_REQUIRED WORK_
Reproduce the data verbatim, starting at the line containing "In this photo, is" and continuing through the end of the data.

_Excerpts of spatial question data_
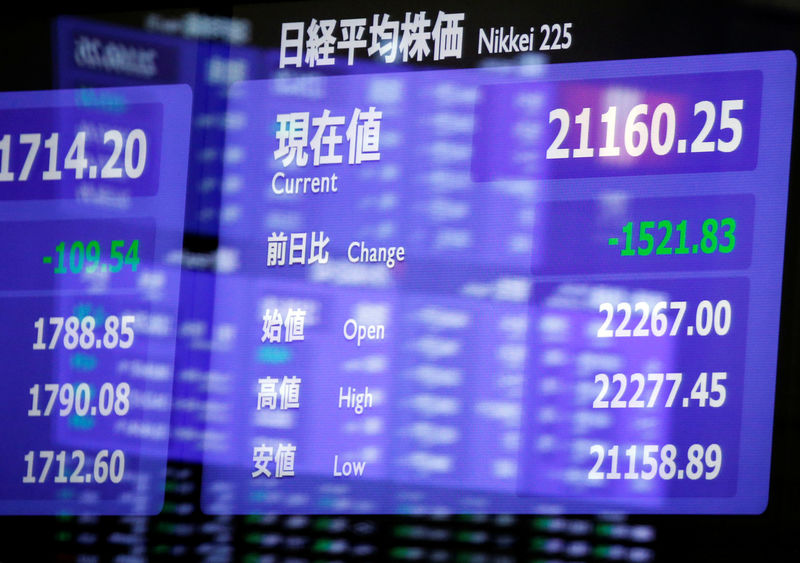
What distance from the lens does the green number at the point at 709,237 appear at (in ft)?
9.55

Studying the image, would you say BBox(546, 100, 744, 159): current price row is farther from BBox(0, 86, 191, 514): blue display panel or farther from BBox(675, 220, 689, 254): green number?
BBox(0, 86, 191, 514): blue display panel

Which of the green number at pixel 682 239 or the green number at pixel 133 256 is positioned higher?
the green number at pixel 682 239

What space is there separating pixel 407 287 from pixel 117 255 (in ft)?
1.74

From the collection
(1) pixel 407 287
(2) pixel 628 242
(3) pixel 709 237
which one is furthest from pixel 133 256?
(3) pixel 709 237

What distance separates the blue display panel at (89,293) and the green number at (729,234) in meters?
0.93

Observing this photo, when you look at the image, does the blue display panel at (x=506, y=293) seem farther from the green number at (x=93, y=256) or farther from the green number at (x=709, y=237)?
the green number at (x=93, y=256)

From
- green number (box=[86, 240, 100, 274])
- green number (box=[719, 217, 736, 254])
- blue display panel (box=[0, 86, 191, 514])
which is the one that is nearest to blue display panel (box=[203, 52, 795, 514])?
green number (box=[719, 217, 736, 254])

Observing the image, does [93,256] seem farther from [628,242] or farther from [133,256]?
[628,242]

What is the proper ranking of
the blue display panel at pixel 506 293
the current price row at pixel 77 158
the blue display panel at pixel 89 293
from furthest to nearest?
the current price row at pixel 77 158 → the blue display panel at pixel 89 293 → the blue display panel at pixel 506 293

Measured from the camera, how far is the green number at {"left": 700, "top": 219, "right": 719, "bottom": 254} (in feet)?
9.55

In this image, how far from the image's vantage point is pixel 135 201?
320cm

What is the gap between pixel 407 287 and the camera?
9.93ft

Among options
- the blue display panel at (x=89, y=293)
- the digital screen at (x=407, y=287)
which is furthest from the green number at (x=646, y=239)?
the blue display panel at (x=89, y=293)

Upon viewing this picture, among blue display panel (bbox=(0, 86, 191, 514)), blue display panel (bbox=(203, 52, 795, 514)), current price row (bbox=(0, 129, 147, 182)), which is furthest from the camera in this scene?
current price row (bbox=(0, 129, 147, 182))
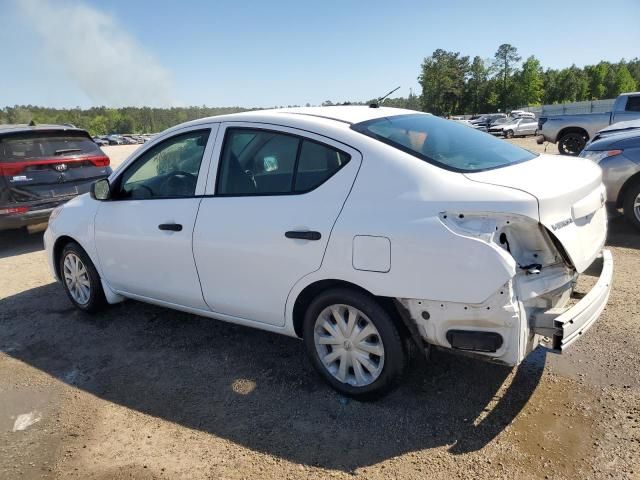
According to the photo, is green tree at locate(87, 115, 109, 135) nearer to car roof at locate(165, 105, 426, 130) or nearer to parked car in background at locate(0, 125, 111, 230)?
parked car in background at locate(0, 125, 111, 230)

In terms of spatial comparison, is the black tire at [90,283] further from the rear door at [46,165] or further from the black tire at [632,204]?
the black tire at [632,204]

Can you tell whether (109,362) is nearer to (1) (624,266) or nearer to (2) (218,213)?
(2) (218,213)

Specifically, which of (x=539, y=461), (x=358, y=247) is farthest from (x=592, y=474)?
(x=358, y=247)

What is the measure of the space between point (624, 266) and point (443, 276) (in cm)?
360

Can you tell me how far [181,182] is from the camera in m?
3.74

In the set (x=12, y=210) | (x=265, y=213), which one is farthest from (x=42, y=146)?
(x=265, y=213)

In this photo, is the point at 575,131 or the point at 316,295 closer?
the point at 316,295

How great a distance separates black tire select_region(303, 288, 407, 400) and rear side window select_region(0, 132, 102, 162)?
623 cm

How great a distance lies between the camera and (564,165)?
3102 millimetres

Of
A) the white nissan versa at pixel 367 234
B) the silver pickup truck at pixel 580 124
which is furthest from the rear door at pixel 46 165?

_EXPECTED ANSWER_
In this photo, is the point at 575,131 or the point at 316,295 closer?
the point at 316,295

How great a distance separates black tire select_region(303, 288, 407, 400) and rear side window select_region(0, 132, 102, 162)?
623 cm

How great a distance lies between the camera and (564,165)?
3102 millimetres

Of
A) the white nissan versa at pixel 367 234
B) the silver pickup truck at pixel 580 124
which is furthest from the rear door at pixel 46 165?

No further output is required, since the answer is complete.